The flowering in the last thirty years of the sociology of science began when it started to open the ‘black box’ of scientific knowledge, the contents of which had previously been held not to be an appropriate subject matter for the sociologist.... the continued flowering of economic sociology will require a similar opening of the black boxes of the economy.

(Mackenzie 2003: 353-4)

Mackenzie demonstrates the fruitfulness of paying close attention to the technical detail of economic knowledge in his study of the sociology of arbitrage. As he shows, financial markets are “not an imperfectly insulated sphere of economic rationality, but a sphere in which the ‘economic’ and the ‘social’ interweave seamlessly” (Mackenzie 2003: 373).

Third, this position seeks to cut across the distinction between ‘macro’ and ‘micro’ levels of analysis.

The emphasis is on case studies, although these are as far from the form of case study typically to be found in economics and management studies as they are from formalist economic analysis. The empirical examples addressed by this perspective (whether of economic processes or technoscience) are not placed in the context of a structural analysis. Rather they investigate the formation of economic realities through contingent, heterogeneous and local processes. The question of how contingent, or how local or global, particular economic forms are, is a matter for empirical investigation. There is a similarity here between Callon’s approach and Karin Knorr-Cetina’s (1997; Knorr-Cetina and Bruegger 2000; Knorr-Cetina and Preda 2000; Mackenzie 2003) work on financial markets or Viviana Zelizer’s (1997, 1998) on money, localised constructions of economic processes are accorded a primacy that is in profound conflict with, for example, the structural analyses of political economy. Knorr-Cetina’s chapter in this volume demonstrates how it is possible to understand a global market through a microsocial analysis of particular localised work practices. In particular, she points to the critical importance of the socio-technical arrangement of this market, which is constituted not so much through the network as through the traders’ screens. As she argues: “the screen ‘appresents’ the market, it brings the territorially distant and invisible near to participants, rendering it interactionally and response present” (Knorr-Cetina and Bruegger 2002b: 392).
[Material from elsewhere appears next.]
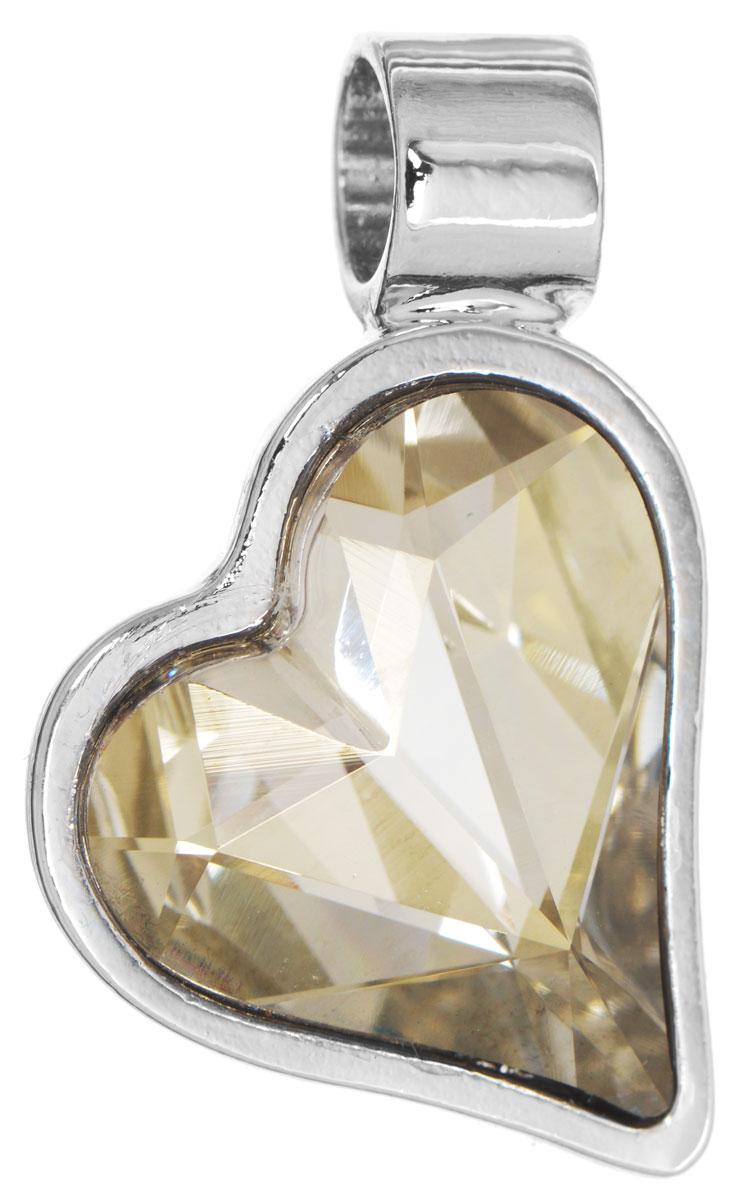 Подвеска Jenavi Зилба, цвет: серебряный, серый. k256f366АромакулонОригинальная подвеска Jenavi Зилба выполнена из гипоаллергенного ювелирного сплава, оформлена покрытием из серебра и родия. Подвеска в форме сердца дополнена граненым кристаллом Swarovski.Изделие имеет отверстие, которое позволит использовать шнур или цепочку любого диаметра.Подвеска Jenavi Зилба поможет дополнить любой образ и привнести в него завершающий яркий штрих.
A fourth point of contact between science and technology studies and economic sociology concerns the importance of metrology and calculation. First, metrology itself creates new objects (Latour 1999). Metrological practices (such as those associated with quality control, financial analysis, audit or environmental monitoring) do not just reflect reality as it is. They create new realities (calculable objects) that can, in turn, be the object of economic calculation (Miller 1992). In principle, as sociologists have long argued, measurement tends to function as an ‘anti-political’ device: it reduces the space of possible political contestation. In practice, metrological and calculative practices may serve to open up new objects to political reflection and contestation (Barry, this volume). Second, calculations are always, in principle, contestable. Calculations effect a certain rationalisation of social and economic relations but the extent of this rationalisation should not be overestimated. “As AST came to admit for the natural sciences, there is no reason to imagine an end to these debates and controversies; [there is] no theory or concept that can provide a final solution” (Callon 1998a: 29). Third, calculation is both a technical and ethical practice. It is not something that agents are naturally able to do once markets are formed. Rather, the capacity to calculate depends on a set of technical devices and discursive idioms that make calculation possible. In the case of markets, ‘calculativeness’ depends upon the separation or individu­alisation of objects into discrete transactable entities, with (temporarily) stabilised properties, that can be placed within a frame of calculation. In the case of markets, this material reality includes legal inscriptions (of contract and ownership); spatio­temporal arrangements (institutional and architectural structures that separate out buyers, sellers and goods as discrete and independent); regulatory institutions that govern the form, shape and circulation of objects; as well as metrological devices that stabilise accounts of their properties.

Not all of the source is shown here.